Russia has eliminated all classes taught in Ukrainian since its annexation of Crimea
Almost two years after the UN’s International Court of Justice ordered Russia to “ensure the availability of education in the Ukrainian language” in occupied Crimea, there is not one school teaching all subjects in Ukrainian. A monitoring study by the Crimean Human Rights Group has demonstrated that the statistics provided by the Russian occupiers, do not reflect the true seriousness of the situation.
The statistics issued by the de facto Crimean education ministry were already alarming, with only 3.1% of children studying in the 2018/19 school year in Crimean Tatar and 0.2% in Ukrainian. The same ‘ministry’ claimed there to be 15 schools with children studying in Crimean Tatar and 1 school in Ukrainian. There were also supposed to be 27 schools with 126 classes taught in Crimean Tatar and 5 schools with 8 classes in Ukrainian. The statistics, in fact, indicated an increase in the number of children studying in Crimean Tatar, but a decrease in the number of classes available as compared with the official statistics for the 2017/18 school year. The number of students studying in Ukrainian had decreased from 318 to 249 with a fall in the number of schools allegedly with classes in Ukrainian from 7 to 5, and in the number of classes in Ukrainian from 13 to 8.
The Crimean Human Rights Group’s monitoring for 2018/19 shows a different picture. 24 schools were visited, with the management, teachers and parents asked about the real situation.
Three of these schools were supposed to be taught in Crimean Tatar.

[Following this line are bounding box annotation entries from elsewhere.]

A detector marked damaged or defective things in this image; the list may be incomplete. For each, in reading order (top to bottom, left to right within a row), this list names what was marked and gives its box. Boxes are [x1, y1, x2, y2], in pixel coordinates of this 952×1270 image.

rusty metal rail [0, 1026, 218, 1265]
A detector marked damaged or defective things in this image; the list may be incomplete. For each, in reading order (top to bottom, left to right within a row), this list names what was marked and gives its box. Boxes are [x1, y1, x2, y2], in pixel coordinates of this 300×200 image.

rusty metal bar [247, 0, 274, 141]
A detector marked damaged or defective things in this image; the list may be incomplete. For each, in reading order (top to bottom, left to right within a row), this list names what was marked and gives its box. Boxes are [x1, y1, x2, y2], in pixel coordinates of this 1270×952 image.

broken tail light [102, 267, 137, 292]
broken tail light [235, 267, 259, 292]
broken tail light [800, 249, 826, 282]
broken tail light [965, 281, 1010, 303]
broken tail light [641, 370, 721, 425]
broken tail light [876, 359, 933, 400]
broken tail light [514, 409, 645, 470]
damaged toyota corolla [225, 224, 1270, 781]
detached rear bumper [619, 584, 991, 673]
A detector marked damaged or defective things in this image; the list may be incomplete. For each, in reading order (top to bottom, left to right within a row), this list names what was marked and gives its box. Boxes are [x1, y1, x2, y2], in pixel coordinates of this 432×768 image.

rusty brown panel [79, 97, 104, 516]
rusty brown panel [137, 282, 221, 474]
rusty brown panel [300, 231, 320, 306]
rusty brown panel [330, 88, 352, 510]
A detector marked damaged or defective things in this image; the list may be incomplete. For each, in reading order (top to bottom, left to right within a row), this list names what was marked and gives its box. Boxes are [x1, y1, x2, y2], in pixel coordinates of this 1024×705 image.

In fact, lessons were taught in all of the three schools only partly in Crimean Tatar, with the other lessons taught in Russian. In one of the schools, Crimean Tatar as a separate subject was taught only up to the ninth grade (not the tenth and eleventh).
10 of the 18 schools visited, which were claimed by the ‘ministry’ to have classes in Crimean Tatar, had signs in front of the schools only in Russian.
It is the situation with Ukrainian that is truly catastrophic. School No. 20 in Feodosia which was supposed to be a school with teaching in Ukrainian is, according to parents, now taught solely in Russian. Ukrainian Language as a separate subject is only taught in some classes.
Of two schools which were alleged to have classes taught in Ukrainian, this proved to be the case only in one – the Simferopol Academic Lyceum. In Lyceum No. 11 in Simferopol, Ukrainian Language as a subject is taught only as an optional course, and all subjects are taught in Russian. The sign in the front of the school is also only in Russian.
Moves to drive out Ukrainian began immediately after Russia’s invasion and annexation of Crimea. By April 2014, Natalya Rudenko, who had long been head of the Ukrainian Lyceum in Simferopol, had been forced to resign. It was then ‘decided’ that in the following year, students would be allowed to choose which language they studied in. What happened, in practice, both with the Simferopol Ukrainian Lyceum and in other schools is that parents were placed under immense pressure to not ask for classes to be taught in Ukrainian.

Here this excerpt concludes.